Si chiama Liu Wenham, l'uomo di 31 anni di origine cinese ricoverato in fin di vita all'ospedale Niguarda di Milano, dopo che ieri – domenica 1 febbraio – a Rogoredo ha prima rubato una pistola a una guardia giurata, poi sparato contro la polizia e rimasto a sua volta ferito al volto e a un braccio da alcuni colpi degli agenti che hanno risposto al fuoco. Come confermato a Fanpage.it da fonti ospedaliere, il 31enne si trova attualmente ancora ricoverato in rianimazione al Niguarda, in prognosi riservata, e in "condizioni gravissime". Come appreso nella giornata di ieri, l'uomo era in fuga e alla vista della Polizia avrebbe sparato tra i 3 e i 6 colpi contro l'auto di servizio.
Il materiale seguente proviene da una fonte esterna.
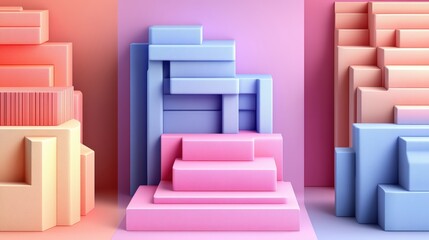 Poster - Abstract 3D rende featu pastel-colored geometric shapes including stacked blocks and stepped platforms with coordinating background color panels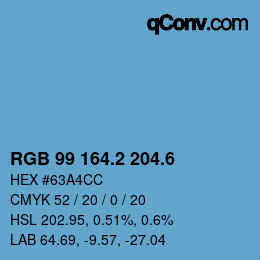 カラーコード: RGB 99 164.2 204.6 | qconv.com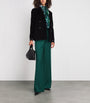 Green Virgin Wool Wide-Leg Trousers
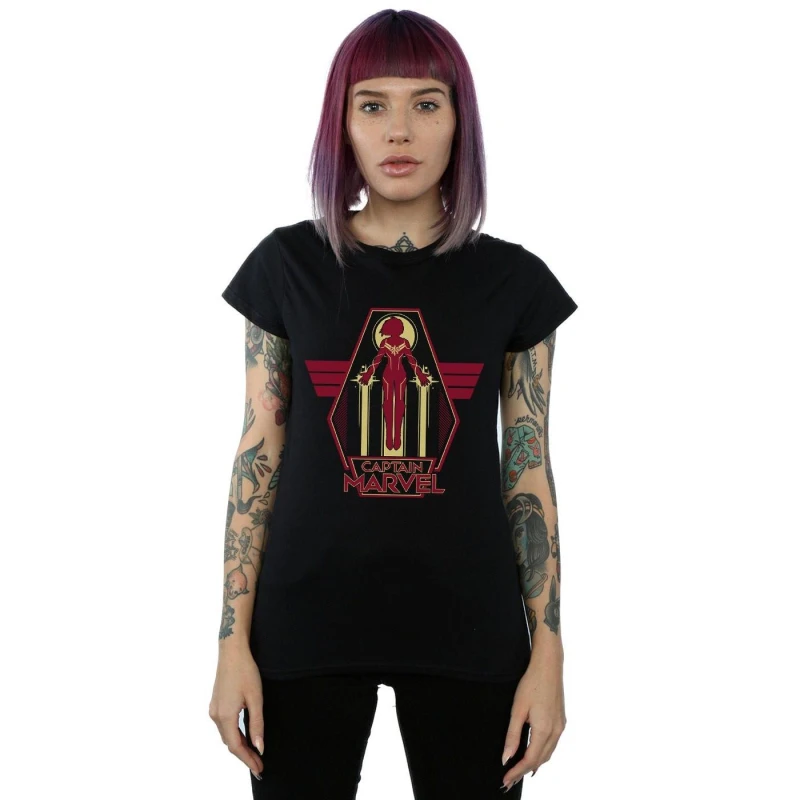 Image of Marvel Captain Flying Warrior Cotton T-Shirt Black female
In seguito alla sparatoria, e una volta avviate le indagini, è emerso che qualche giorno fa la famiglia di Liu Wenham, irregolare in Italia, avesse lanciato un appello social dalla Cina per la sua scomparsa, in modo da spargere la voce e chiedere a chiunque lo vedesse informazioni per ritrovarlo. La moglie Lius ha scritto: "È salito su un taxi nella zona di Via Donatello martedì scorso. Non aveva cellulare né contanti e da allora non abbiamo sue notizie. Attualmente soffre di gravi problemi psicologici. È il pilastro della nostra famiglia e ora è disperso. Siamo a casa, in preda all'ansia. Senza di lui, non abbiamo più mezzi di sostentamento. Io resto a casa a occuparmi dei nostri due figli, uno di 4 anni e l'altro di 2. I bambini stringono ogni giorno la foto del papà, dicendo che gli manca, e io mi sento impotente. Mio marito Liu lavorava a Milano, quando alla fine gli sono stati rubati sia i soldi che il telefono. L'enorme paura, il senso di impotenza e la disperazione di essere solo e senza aiuto in un paese straniero hanno fatto crollare del tutto la sua salute mentale, già provata da un'enorme pressione, portandolo a una grave depressione".